Page:Bergerat - Souvenirs d’un enfant de Paris, vol. 3, 1912.djvu/87

La bibliothèque libre.
Le texte de cette page a été corrigé et est conforme au fac-similé.

— Voyons, combien pouvez-vous mettre au logement de votre journal ?

Je ne lui répondis que par un geste dont la mimique renvoyait la question à Dieu même, et à ses anges.

— Vous me plaisez beaucoup, et j’y crois, moi, à votre périodique. Pouvez-vous aller jusqu’à neuf mille francs ?… Non ?… Six alors ?… Pas même ? Diable !
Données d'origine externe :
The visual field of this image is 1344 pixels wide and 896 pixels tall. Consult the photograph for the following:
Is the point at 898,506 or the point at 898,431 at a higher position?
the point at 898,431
Et il se mit à arpenter l’entresol.

— J’ai commencé avec rien, contait-il comme en soliloque. J’étais ouvrier chez Clicquot. Je bouchais d’abord les bouteilles… Je suis sans instruction, m’étant élevé moi-même, mais j’aime les livres, les tableaux et ceux qui en font. Vous n’êtes pas mal tombé. C’est signe de chance. Êtes-vous marié ? Bien. Père de famille ? À la bonne heure. Et puis pour ce que j’en fais de ma boutique ! Elle ne sert qu’à Prinsler pour dormir. Seulement je tiens au transparent lumineux. Il me les rapporte par la réclame, et au delà, les dix-huit mille. Il est bien entendu que vous n’y toucherez pas, au transparent lumineux. Pour le reste… — Pour le reste ? — Entrez, vous êtes chez vous.
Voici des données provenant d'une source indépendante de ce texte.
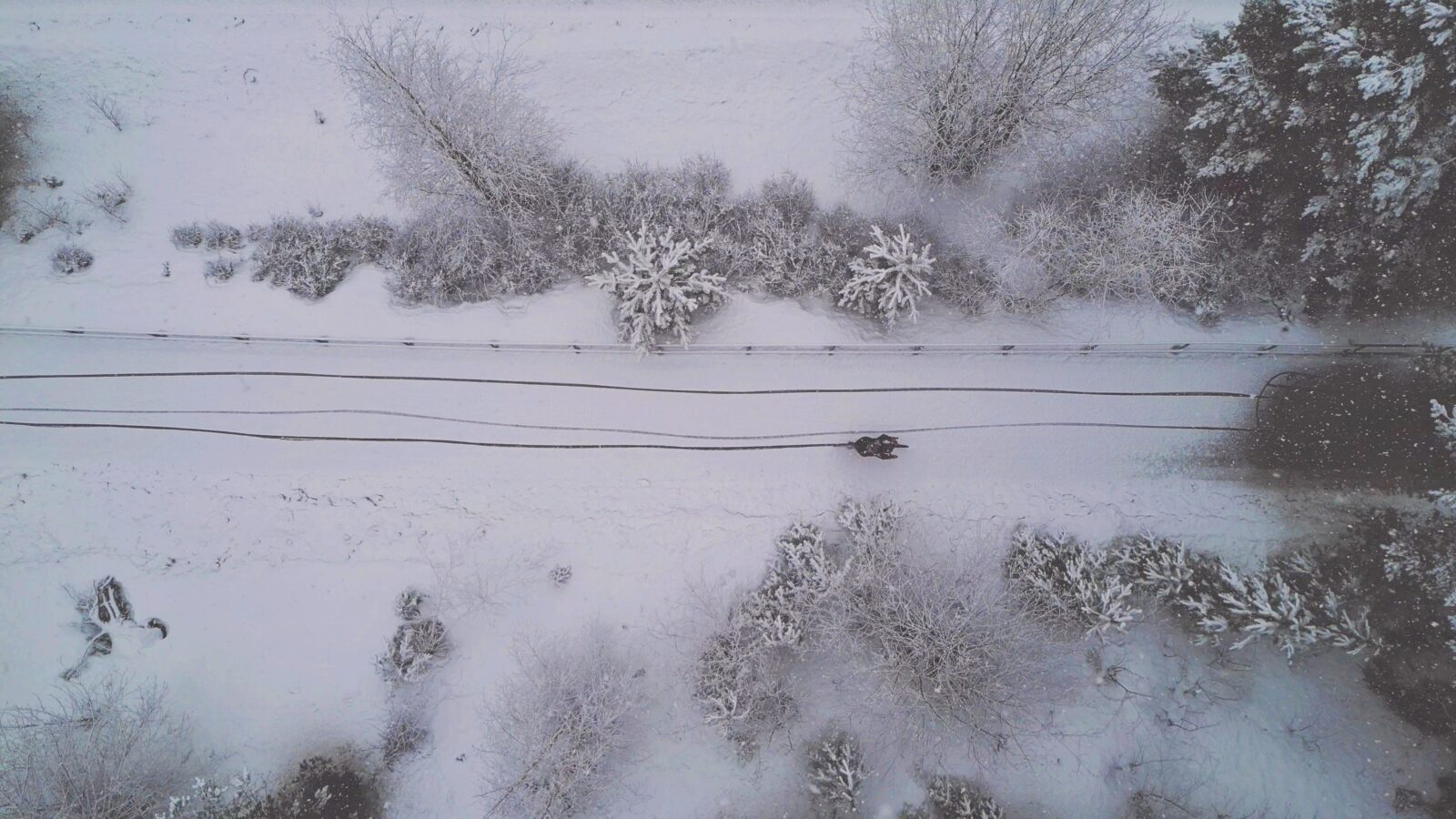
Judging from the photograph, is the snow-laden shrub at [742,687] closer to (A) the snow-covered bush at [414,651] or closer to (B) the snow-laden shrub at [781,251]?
(A) the snow-covered bush at [414,651]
Et il jeta cela du ton dont Paulin-Ménier, dans le Courrier de Lyon, envoyait au juge le : « Prenez ma tête ! »

René Delorme m’attendait sur le boulevard. — Eh bien ?…

De l’index dressé, et tel un clocher indique la lune, je lui montrai mon œil. Il était de Paris, comme moi, il comprit la métaphore. En parigot : à l’œil, c’est le : gratis pro deo des anciens.